MODELING IN SOCIAL SYNAMICS: A DIFFERENTIAL APPROACH
This research proposes a major expansion of a simulation of pedestrian motion based on the model of pedestrian motion by Helbing-Moln ar-Farkas-Vicsek (HMFV). This model uses a combination of social and physical forces to determine how the individuals in the model move and interact. The purpose of this expansion is to fold characteristics concerning age, gender, ethnicity, and culture differences into the model, so as to be able to capture reliable differences due to these four factors. Such results could then be used to improve our ability to model social dynamics. This will be done by giving each individual in the simulation, certain traits and characteristics, related to culture, ethnicity, gender, and age. The simulations would then demonstrate how these variations in individual characteristics can affect individual behavior and group behavior, as in a crowd. These four factors (culture, ethnicity, gender, and age) will certainly provide a sufficient space to be interesting. However, there are also interesting cases wherein one would want to model groups of individuals with similar characteristics. These shall be concentrated on at first, expanding the dimension of the space as experience is gained. The distribution of these traits in the simulated populations will be stochastic so as to have flexibility to model a variety of situations (e.g. night club fire, a sporting event, a subway platform). Having stochastic distributions of traits will allow the opportunity to determine how sensitive the overall crowd behavior is to small changes in distributions of the traits. It will also allow us to model "worst case" scenarios so that those engaged in crowd control (or building design) can prepare for the most detrimental outcome.

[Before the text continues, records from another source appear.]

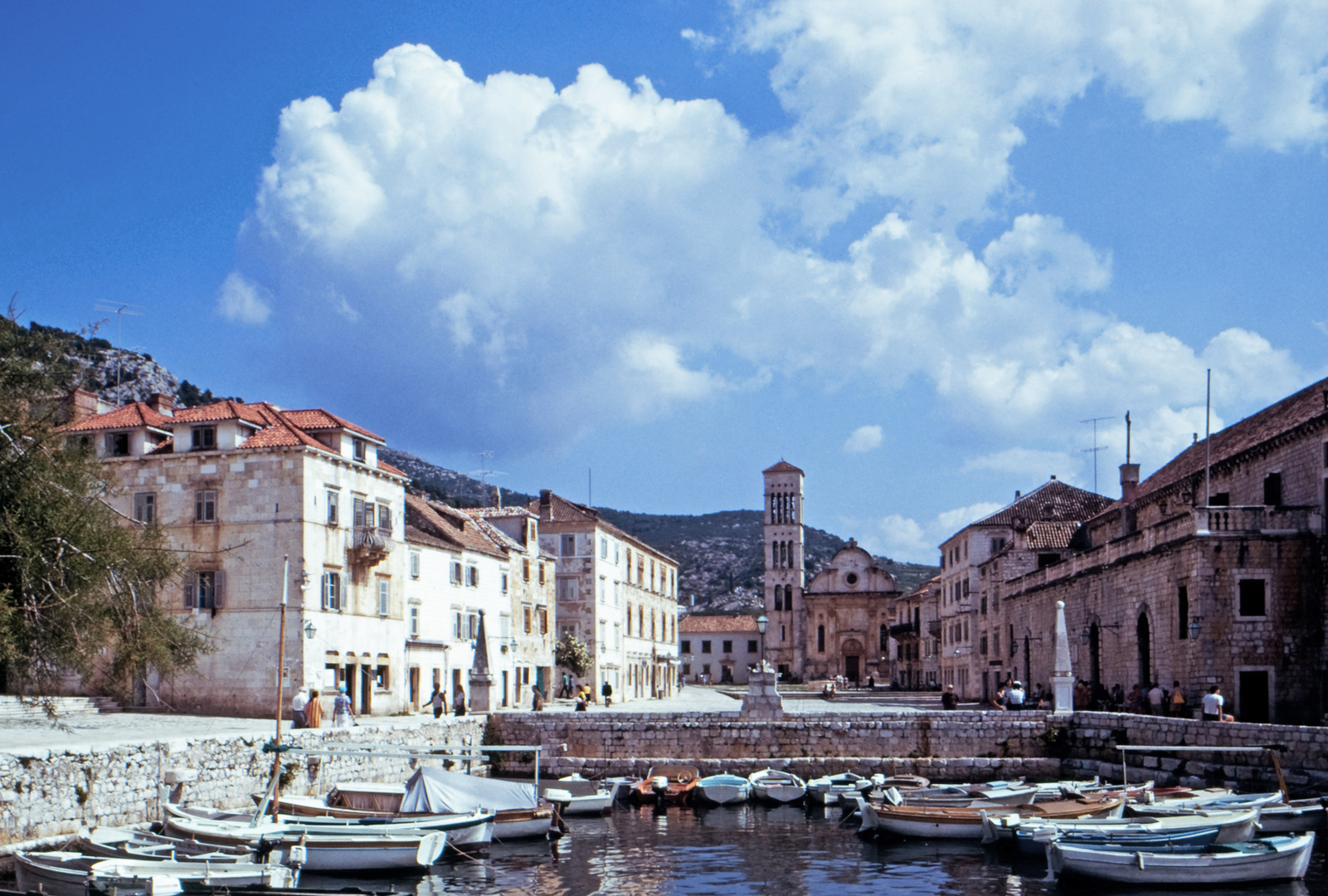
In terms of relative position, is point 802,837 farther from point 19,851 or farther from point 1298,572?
point 1298,572

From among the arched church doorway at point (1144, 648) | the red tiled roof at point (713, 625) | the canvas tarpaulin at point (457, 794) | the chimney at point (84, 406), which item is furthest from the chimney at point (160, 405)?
the red tiled roof at point (713, 625)

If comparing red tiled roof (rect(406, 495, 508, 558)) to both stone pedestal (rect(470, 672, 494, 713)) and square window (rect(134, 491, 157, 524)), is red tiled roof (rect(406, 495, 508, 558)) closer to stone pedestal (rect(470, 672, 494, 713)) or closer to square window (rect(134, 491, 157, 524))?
stone pedestal (rect(470, 672, 494, 713))

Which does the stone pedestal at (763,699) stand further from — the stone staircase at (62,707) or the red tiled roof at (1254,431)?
the stone staircase at (62,707)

Recent world events prompt research in understanding crowd behavior in emergencies such as nightclub fires, stadium accidents, and subway bombings. The continual threat of global terror and the potential for mass panic could lead to more fatalities of people who are crushed or trampled. This project will use mathematical modeling and simulations to construct models of pedestrian interactions under various situations. The results will be validated using actual crowd movement data obtained from videos from various scenarios. The findings will provide understanding of the influence and importance of social variability under various conditions. The goal of this effort is to provide a more realistic simulation model of crowd behavior under both panic and non-panic conditions by considering individual differences in age, gender, culture and ethnicity. This would be a valuable tool for police departments, the military, and others to use for event handling or in terrorist situations. It could also be used for building design to accommodate cultural differences.